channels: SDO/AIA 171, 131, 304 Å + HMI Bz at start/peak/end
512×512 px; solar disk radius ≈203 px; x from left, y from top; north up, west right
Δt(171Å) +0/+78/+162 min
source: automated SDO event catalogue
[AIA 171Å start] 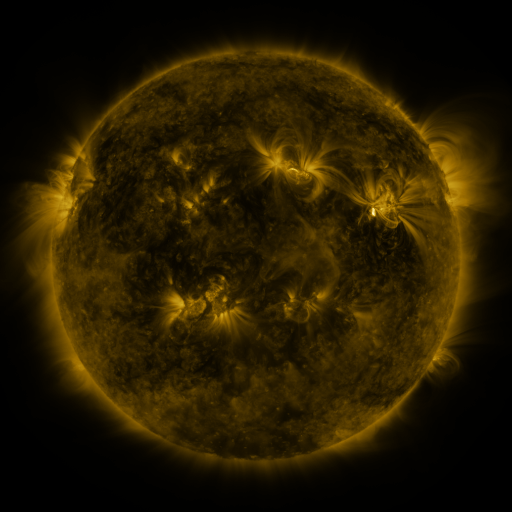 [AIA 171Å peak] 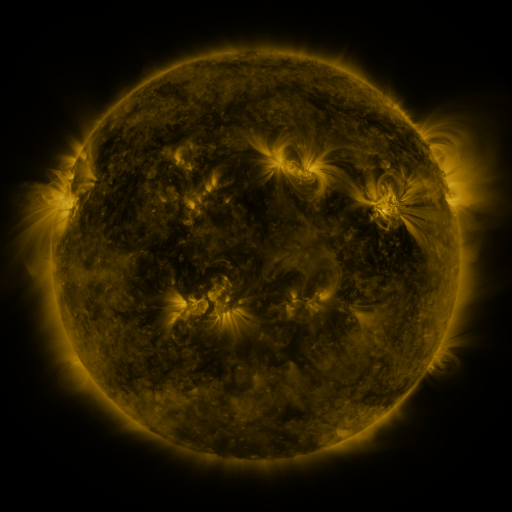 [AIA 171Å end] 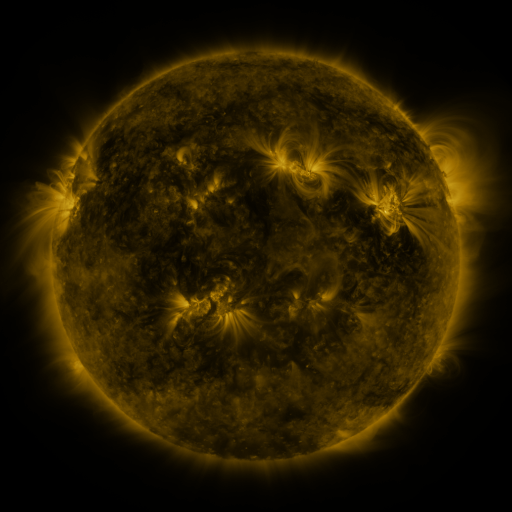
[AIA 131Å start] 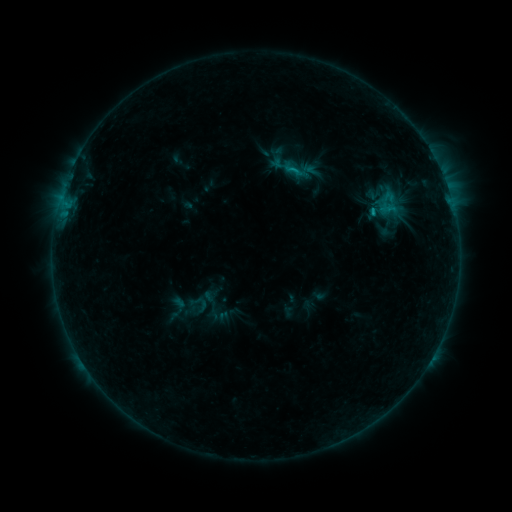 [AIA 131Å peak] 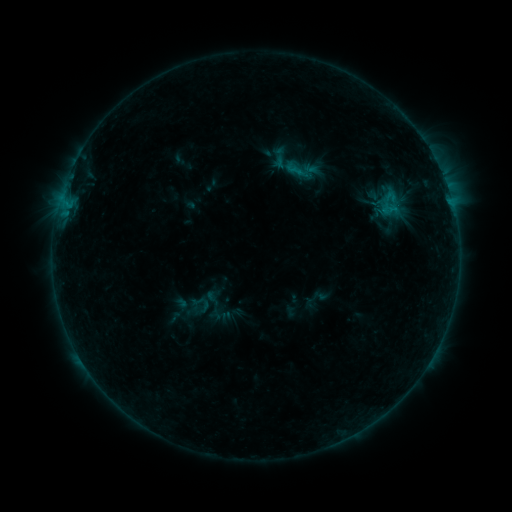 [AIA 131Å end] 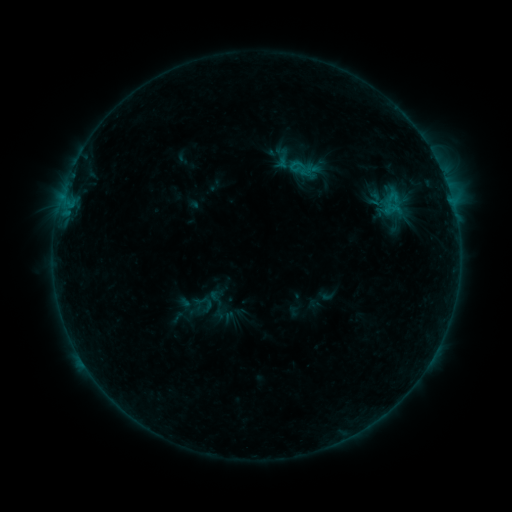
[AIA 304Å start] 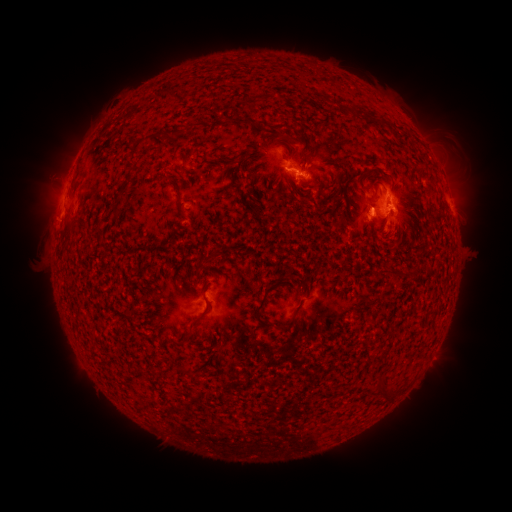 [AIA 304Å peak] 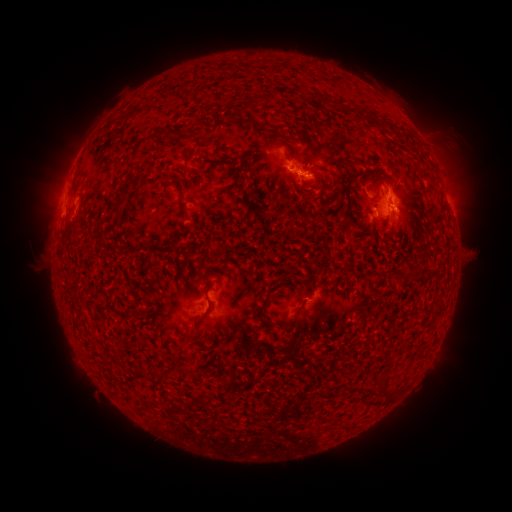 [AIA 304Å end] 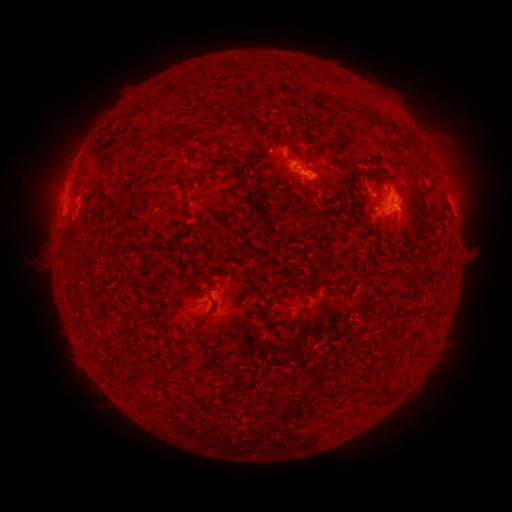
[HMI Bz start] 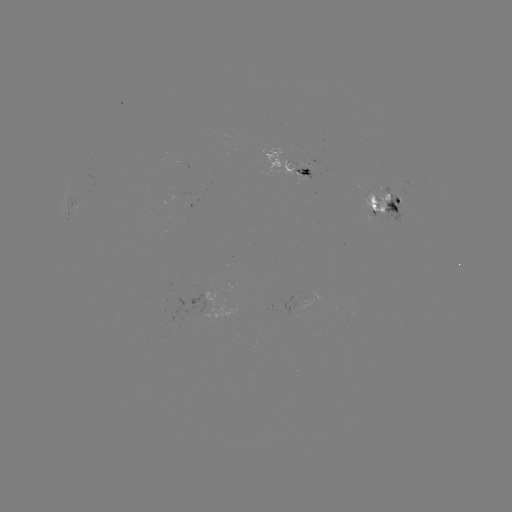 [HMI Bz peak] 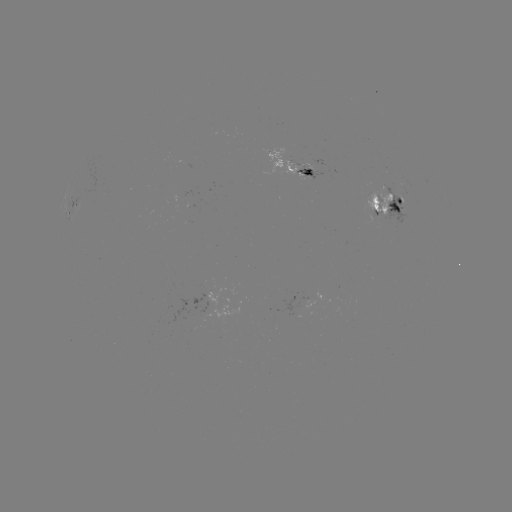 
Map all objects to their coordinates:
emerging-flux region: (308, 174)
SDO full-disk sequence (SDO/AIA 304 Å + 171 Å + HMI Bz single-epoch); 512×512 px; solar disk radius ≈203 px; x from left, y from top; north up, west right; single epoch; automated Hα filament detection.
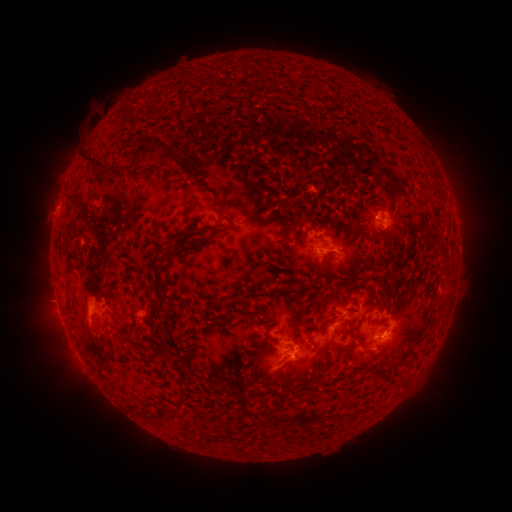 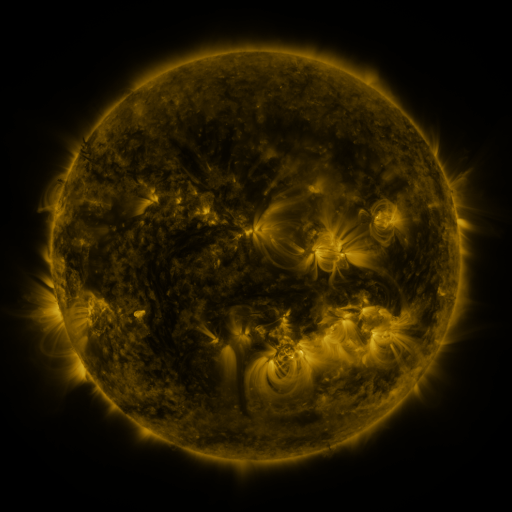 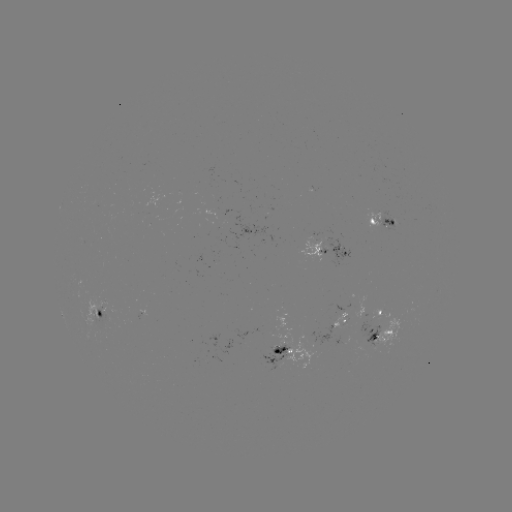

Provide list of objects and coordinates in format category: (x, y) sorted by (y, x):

* WORK TO BE COMPLETED
Reproduce the entries above word for word, beginning at the line that contains "SDO full-disk sequence" and stopping after the final line of the entries. Omit the pictures from your answer.

* FULL ANSWER
SDO full-disk sequence (SDO/AIA 304 Å + 171 Å + HMI Bz single-epoch); 512×512 px; solar disk radius ≈203 px; x from left, y from top; north up, west right; single epoch; automated Hα filament detection.

Provide list of objects and coordinates in format category: (x, y) sorted by (y, x):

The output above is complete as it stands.